Dataset rows:
******************************
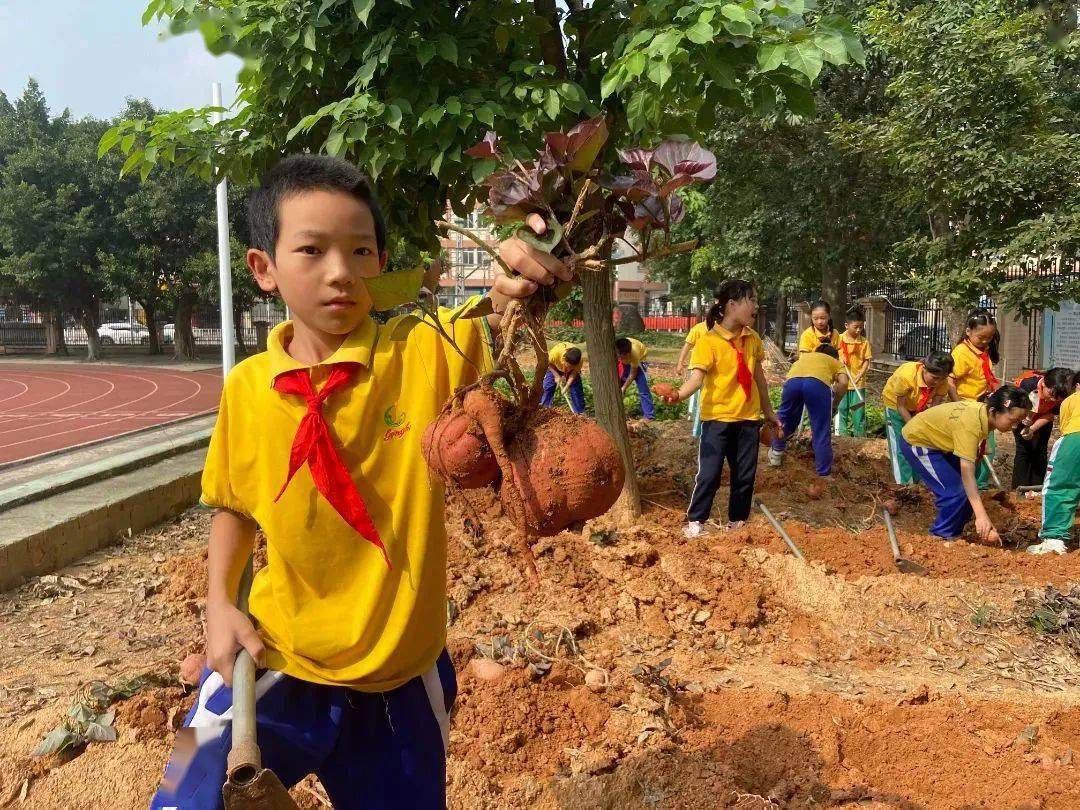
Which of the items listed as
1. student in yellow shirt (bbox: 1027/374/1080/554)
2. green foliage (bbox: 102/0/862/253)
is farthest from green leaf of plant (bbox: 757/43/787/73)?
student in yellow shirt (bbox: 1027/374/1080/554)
******************************
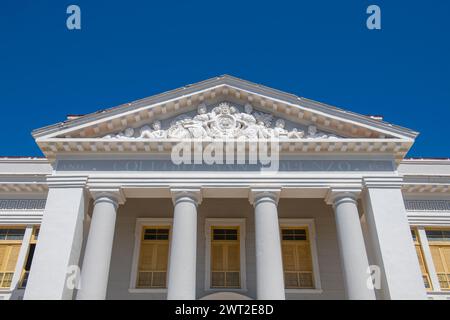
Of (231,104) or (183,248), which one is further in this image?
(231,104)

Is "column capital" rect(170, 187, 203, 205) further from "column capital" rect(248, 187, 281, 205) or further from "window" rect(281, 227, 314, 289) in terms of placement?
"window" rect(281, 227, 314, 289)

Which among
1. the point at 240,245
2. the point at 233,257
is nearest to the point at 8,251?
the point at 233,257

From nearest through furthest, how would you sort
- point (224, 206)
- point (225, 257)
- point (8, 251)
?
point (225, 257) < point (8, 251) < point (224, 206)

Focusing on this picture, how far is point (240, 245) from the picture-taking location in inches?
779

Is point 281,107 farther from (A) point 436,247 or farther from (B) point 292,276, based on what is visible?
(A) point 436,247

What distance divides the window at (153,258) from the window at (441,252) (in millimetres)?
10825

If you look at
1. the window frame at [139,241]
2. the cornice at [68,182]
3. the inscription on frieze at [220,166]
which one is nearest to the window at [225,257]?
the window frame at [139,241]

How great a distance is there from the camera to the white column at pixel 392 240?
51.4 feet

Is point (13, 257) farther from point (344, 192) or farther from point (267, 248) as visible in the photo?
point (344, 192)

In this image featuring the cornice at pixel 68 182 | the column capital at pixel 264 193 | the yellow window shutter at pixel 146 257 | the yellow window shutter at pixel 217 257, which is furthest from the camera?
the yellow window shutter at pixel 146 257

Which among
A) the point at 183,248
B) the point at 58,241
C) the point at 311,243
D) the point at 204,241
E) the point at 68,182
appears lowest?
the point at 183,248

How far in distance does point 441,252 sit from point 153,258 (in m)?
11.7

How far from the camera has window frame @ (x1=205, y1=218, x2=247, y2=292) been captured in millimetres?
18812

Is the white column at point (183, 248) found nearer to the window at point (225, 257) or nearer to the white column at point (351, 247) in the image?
******************************
Starting at the line that has "How far in distance" and ending after the line that has "Is the white", write out every line again, rescaling each number in the answers by a factor of 1.45. Round each result to as many decimal places as the original had, with halves rounded up, and leave all other text unchanged.

How far in distance does point 441,252 sit from point 153,258 (in m)?
17.0

How far from the camera has window frame @ (x1=205, y1=218, x2=247, y2=292) been captured in millimetres?
27277

Is the white column at point (183, 248) found nearer to the window at point (225, 257) or nearer to the white column at point (351, 247) in the image?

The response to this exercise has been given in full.